BERTOLASO RINVIA LA VISITA A VENERDI. LAVORI IN CORSO, LA FRETTA PER IL BINARIO


Rinviata a venerdì mattina la visita di Guido Bertolaso, causa maltempo. Il commissario per l’emergenza frana di Montaguto dovrebbe – a questo punto il condizionale è d’obbligo – arrivare alle ore 10. E potrebbero esserci delle novità: ancora non sono arrivate, infatti, le ordinanze che chiariscano una volta e per tutte, nero su bianco, i ruoli specifici di chi è impegnato nel lavoro di messa in sicurezza totale. Secondo fonti bene informate, Bertolaso sembra insistere ancora una volta sulla ferrovia. La fine di maggio si avvicina, l’apertura del binario è immente e dunque l’attenzione è tutta incentrata su tale questione. E dunque, vediamo di capire com’è la situazione lato-ferrovia. Pare che Rfi stia spingendo per lavorare con un margine di sicurezza che al momento non può essere garantito, ovvero la vecchia bretella. Cosa che, ci hanno spiegato i tecnici, non è assolutamente possibile. Secondo l’ingegner Giancarlo Giovino, infatti, rimuovere troppo in fretta la terra, come si sta facendo in questi giorni, potrebbe essere deleterio al terrazzamento. “Il piede dev’essere stabile – ha proseguito Giovino – perché ha la funzione di freno”. Dunque, la fretta potrebbe essere cattiva consigliera. (CONTINUA ALL’INTERNO)

Intanto, a un terzo della frana i militari hanno oggi prosciugato alcune pozze d’acqua con le motopompe. Su a monte, invece, la situazione pare essere stabile. Non c’è nessuno che opera perché è stato attivato il sifone che non richiede la presenza di personale. Siamo stati proprio ieri sera su a contrada Pannizza e ci siamo insospettiti nel non vedere nessuno nei paraggi, a parte un branco di mucche e un pastore. Abbiamo chiesto spiegazioni e ci è stato detto proprio questo, che a monte la presenza umana non è affatto indispensabile, se non per controllare che il sifone non abbia problemi. Dunque, l’idropompa è stata spenta e gli unici suoni che si sentono, a parte lo scampanellio delle mucche e qualche cane che abbaia ma non orde, è il cra-cra delle rane che affollano il laghetto.
Si lavora nel frattempo anche in altre zone, come ad esempio sul versante di Orsara, dove si preparano pozzi per bloccare eventuali sorgenti d’acqua.
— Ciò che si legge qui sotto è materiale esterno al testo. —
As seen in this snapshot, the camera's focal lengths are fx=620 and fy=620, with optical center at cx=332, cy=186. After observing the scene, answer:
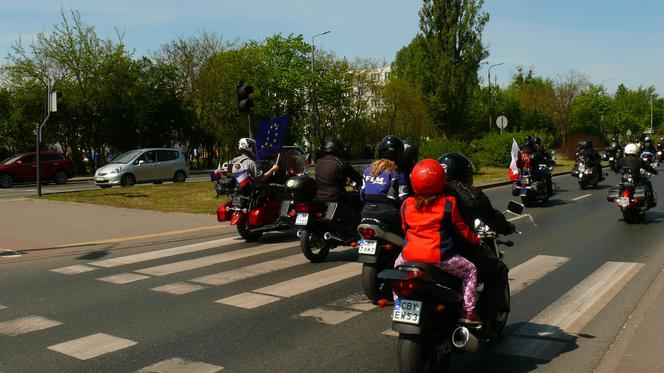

La captazione totale sarà fatta con intervento definitivo: si stanno effettuando anche indagini per individuare con precisione le acque sottostanti, quelle più difficili da trovare. Adesso sono in corso opere provvisionali per captare le acque superficiali che non scivolino a valle. Le tubazioni volanti devono diventare definitive, che porteranno le acque giù in modo naturale.